>> START Article

In addition to the ship tour they also have the Irish America Hall of Fame; since the attraction is located in Wexford County where JFK's family came from (he also visited), it seems fitting. "The Hall of Fame commemorates the critical contribution of Irish men and women to US history, as well as acknowledging the continuing contribution of contemporary Irish-Americans. Each year the Hall of Fame inducts new members; most recently Donald Keough, Michael Flatley and Maureen O'Hare."

After checking into our hostel in Waterford we wanted to find another activity, but apparently there's nothing to do in Waterford (or if there was, we didn't find it).  We walked around town a bit and then ended up in Aldi.  Call us crazy, but we kind of enjoyed our trip to the grocery store.  We bought Jive candy bars (they're kind of like a Twix), and I even found an off-brand of Weet-Bix (I was incredibly excited about that - I ate a similar breakfast cereal in Australia all the time).
Canned Hot Dogs, is that really what they think we eat?!
 We also got this fruit smoothie, it was incredible and we were both saddened that our Aldi back home doesn't carry such a treat.  We took our purchases down to the river and sat on a bench in the sun.  Some local kiddos were sitting not far from us and surely thought we were crazy - with our random purchases drinking smoothie from the carton...

Emigrate (verb – used without object)

1.  to leave one country or region to settle in another; migrate:

Thursday, July 16, 2015

A bunch of blarney, I mean baloney...

Thursday dawned a bit dreary, which, considering our present location on the globe, was hardly surprising.  Although not surprising, it did not make it any more welcome.  Our first stop of the day was the world famous Blarney Castle.  As we arrived the sun was deceptive and misleading, and assuming it would come out I made a poor wardrobe choice.  As many of you know, I am not a fan of shoes, so I wore my Sanuk Sidewalk Surfers (Sanuk is Thai for "fun").

>> END Article
>> START Data excerpts

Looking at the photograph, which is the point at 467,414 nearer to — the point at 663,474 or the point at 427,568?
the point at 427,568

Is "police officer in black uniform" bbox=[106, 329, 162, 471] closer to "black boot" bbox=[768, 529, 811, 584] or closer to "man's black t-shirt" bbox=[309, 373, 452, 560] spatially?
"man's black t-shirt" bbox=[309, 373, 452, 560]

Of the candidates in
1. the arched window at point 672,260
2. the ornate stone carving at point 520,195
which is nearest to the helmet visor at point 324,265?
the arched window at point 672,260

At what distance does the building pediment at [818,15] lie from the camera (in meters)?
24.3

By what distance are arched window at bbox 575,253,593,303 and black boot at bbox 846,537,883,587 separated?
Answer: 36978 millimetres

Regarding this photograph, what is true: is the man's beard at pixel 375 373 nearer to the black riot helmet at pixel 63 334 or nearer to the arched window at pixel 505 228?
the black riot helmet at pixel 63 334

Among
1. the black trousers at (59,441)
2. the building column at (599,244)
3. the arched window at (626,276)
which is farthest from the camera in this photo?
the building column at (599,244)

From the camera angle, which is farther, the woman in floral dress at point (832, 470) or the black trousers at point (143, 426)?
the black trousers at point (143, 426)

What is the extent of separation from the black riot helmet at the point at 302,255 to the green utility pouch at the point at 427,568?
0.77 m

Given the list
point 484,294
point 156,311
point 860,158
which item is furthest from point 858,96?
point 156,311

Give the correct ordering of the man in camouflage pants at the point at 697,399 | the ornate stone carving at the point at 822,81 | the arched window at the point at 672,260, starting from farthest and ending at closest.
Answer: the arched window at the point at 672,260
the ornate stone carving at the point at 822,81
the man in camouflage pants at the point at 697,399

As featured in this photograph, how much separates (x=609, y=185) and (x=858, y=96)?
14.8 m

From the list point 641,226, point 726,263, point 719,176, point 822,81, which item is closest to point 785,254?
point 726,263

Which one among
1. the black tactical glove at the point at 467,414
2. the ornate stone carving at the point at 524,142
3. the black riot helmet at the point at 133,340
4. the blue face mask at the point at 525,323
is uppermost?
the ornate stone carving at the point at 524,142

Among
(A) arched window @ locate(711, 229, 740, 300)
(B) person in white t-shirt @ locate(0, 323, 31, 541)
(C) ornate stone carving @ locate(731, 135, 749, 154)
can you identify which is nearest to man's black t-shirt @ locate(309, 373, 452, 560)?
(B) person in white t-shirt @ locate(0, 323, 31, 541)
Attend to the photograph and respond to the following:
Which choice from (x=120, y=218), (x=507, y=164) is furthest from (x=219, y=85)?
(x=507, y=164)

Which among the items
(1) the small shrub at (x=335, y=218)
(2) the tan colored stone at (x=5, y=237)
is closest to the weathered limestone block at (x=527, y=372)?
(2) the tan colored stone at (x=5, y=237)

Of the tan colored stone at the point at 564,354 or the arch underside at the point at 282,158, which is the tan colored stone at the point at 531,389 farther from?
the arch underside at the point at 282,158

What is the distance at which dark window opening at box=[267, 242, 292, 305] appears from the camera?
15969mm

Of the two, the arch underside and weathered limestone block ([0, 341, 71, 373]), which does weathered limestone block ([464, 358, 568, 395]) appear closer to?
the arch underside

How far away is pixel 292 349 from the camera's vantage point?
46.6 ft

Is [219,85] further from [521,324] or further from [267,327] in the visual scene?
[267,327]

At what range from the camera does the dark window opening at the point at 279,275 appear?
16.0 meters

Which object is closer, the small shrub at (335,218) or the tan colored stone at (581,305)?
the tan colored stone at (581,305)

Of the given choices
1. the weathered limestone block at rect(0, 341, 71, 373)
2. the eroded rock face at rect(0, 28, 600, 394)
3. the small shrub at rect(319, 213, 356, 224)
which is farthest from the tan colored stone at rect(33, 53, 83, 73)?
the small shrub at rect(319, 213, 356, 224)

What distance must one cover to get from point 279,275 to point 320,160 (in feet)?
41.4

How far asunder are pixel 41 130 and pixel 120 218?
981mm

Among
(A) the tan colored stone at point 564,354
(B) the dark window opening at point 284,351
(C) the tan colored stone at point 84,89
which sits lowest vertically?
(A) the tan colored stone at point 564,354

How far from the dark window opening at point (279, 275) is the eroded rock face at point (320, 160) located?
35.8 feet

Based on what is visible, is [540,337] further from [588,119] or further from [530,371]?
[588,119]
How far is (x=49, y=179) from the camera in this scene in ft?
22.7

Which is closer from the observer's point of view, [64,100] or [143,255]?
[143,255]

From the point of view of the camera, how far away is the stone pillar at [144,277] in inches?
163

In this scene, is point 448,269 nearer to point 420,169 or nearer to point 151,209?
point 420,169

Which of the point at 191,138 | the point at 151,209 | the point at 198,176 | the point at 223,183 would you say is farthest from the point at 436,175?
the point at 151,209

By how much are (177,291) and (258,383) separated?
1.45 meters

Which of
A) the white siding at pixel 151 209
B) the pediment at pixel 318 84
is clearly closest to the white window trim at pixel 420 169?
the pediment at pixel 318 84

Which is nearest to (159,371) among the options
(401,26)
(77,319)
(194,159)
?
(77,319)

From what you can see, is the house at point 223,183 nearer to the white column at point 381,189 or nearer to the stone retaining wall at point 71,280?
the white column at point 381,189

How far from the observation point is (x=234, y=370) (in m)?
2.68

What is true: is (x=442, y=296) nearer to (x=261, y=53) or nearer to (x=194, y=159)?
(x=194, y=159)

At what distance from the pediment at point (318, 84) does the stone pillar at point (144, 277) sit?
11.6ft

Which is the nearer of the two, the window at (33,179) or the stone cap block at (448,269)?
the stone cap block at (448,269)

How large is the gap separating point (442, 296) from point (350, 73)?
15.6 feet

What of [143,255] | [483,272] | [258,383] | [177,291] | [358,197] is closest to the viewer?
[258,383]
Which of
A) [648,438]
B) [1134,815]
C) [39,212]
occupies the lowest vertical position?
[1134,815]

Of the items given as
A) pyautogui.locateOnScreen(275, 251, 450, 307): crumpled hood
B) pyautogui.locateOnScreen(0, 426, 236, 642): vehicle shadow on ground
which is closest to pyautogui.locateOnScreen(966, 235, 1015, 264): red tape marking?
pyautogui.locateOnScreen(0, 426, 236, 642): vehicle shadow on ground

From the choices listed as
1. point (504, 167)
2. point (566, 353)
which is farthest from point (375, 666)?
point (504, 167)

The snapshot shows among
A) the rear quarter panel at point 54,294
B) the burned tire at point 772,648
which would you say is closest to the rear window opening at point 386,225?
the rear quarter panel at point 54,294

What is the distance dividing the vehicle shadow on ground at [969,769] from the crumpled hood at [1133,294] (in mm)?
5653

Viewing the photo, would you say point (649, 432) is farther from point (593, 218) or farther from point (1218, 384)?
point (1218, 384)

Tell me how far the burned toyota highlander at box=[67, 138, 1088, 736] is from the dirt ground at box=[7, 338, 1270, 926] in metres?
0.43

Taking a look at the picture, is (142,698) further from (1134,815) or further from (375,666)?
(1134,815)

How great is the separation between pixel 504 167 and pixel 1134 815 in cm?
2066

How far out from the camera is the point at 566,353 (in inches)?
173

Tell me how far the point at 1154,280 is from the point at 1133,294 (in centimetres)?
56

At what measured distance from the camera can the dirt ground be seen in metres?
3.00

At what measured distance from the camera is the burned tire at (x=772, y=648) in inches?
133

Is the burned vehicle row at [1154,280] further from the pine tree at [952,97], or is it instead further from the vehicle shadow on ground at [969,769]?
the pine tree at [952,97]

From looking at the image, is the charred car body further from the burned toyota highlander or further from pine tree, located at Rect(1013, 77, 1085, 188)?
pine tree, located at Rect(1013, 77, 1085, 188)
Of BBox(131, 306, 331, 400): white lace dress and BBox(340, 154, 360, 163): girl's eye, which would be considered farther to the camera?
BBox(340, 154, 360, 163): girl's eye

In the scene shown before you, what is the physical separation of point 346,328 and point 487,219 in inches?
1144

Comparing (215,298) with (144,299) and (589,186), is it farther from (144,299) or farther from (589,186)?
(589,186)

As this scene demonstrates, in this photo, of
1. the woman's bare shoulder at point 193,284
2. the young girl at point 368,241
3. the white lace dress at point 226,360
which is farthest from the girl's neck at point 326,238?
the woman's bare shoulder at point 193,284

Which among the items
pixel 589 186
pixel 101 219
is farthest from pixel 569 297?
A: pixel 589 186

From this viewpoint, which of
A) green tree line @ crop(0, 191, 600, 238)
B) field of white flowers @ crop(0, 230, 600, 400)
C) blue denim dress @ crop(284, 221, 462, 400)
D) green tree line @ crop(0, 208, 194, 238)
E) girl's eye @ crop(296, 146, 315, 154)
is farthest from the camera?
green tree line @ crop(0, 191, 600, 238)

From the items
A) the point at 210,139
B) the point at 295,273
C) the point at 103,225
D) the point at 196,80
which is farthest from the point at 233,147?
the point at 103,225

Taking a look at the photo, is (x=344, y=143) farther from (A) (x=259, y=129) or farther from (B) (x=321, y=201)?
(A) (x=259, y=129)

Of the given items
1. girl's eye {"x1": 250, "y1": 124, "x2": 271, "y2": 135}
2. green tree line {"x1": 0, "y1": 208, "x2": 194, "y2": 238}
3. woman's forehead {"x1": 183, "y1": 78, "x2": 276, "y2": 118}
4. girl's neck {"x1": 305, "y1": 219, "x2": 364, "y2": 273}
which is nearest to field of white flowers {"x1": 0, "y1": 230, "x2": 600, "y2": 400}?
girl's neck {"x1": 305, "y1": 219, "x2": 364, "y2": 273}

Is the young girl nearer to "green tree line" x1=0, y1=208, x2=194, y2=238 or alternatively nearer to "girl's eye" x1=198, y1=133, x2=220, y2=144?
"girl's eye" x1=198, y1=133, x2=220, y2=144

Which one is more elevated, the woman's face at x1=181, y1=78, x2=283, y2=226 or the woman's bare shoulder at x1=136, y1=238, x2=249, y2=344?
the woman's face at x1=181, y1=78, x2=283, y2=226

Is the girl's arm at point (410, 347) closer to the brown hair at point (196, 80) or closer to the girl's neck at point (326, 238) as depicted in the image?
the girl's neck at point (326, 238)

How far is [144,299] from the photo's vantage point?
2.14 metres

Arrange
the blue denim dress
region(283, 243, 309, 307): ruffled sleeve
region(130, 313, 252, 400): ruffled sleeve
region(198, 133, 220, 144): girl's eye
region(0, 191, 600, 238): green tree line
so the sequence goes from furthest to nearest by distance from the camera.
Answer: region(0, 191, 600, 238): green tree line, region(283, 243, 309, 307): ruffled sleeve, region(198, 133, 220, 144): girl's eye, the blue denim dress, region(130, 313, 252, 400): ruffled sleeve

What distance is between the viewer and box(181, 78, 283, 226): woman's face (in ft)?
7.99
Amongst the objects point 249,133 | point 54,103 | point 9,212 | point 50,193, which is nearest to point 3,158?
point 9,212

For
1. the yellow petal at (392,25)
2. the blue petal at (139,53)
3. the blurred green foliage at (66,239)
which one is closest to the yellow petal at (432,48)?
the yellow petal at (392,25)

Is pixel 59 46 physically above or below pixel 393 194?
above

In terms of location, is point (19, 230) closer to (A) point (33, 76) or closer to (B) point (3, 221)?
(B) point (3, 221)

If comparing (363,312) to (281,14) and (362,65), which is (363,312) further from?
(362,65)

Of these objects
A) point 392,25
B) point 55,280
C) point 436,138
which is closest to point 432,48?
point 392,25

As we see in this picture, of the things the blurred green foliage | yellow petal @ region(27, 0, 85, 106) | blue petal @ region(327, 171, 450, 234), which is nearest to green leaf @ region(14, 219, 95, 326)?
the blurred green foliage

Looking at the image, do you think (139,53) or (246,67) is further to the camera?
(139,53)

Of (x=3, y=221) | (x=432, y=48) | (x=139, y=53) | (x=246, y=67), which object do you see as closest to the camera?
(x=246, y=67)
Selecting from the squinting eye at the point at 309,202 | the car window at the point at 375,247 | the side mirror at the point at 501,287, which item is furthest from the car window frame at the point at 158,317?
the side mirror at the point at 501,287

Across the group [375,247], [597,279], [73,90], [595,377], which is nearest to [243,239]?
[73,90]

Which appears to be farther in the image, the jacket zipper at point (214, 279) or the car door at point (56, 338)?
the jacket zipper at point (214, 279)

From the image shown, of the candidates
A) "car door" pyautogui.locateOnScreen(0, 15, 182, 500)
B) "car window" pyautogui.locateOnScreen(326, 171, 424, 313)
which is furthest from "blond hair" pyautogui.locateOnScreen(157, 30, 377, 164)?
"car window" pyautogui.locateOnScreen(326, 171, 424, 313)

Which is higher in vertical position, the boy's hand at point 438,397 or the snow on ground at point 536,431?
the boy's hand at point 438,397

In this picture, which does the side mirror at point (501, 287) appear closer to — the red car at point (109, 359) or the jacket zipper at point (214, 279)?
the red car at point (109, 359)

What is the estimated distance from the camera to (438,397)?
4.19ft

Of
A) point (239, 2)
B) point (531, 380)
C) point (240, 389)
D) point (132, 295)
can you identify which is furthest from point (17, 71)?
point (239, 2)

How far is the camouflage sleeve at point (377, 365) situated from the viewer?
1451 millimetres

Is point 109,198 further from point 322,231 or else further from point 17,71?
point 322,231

>> END Data excerpts

*Challenges*.
a. Copy the Ireland travel blog above verbatim, from "After checking into" to "think we eat?!".
b. Extend the Ireland travel blog above, picking up right after its last sentence.

*Replies*.
a.
After checking into our hostel in Waterford we wanted to find another activity, but apparently there's nothing to do in Waterford (or if there was, we didn't find it).  We walked around town a bit and then ended up in Aldi.  Call us crazy, but we kind of enjoyed our trip to the grocery store.  We bought Jive candy bars (they're kind of like a Twix), and I even found an off-brand of Weet-Bix (I was incredibly excited about that - I ate a similar breakfast cereal in Australia all the time).
Canned Hot Dogs, is that really what they think we eat?!

b.
They are the closest shoe to not wearing shoes I have ever found, and their tag line is "They're not shoes, they're sandals" - so it's pretty accurate advertising from my point of view.  Possibly the best shoe purchase I've ever made, but anyway, enough on my love of Sanuks. Shortly after our entrance into the castle grounds it started to mist a bit, and eventually to rain.  We got some lovely photos of the outside and then decided we'd better go take our tour of the inside.

Your tour is basically just you waiting in line to get to the roof of the castle, where the Blarney Stone is located.  We made our trek up the tower and to the stone itself, which we did not kiss due to sanitary reasons (you should have seen the group of high school students in line in front of us), coupled with the rain; it was very disappointing to behold such a famous "stone".  To be honest, I feel as though it is a well concealed joke on the tourists. According to their brochure, "Its powers are unquestioned but its story still creates debate."  I guess Heather and I will never know if kissing the stone makes one grow eloquent, it was a risk we were both willing to take.
To kiss the stone you lie on your back and tilt your
head backwards, the gentleman in the corner of the
photo helps you.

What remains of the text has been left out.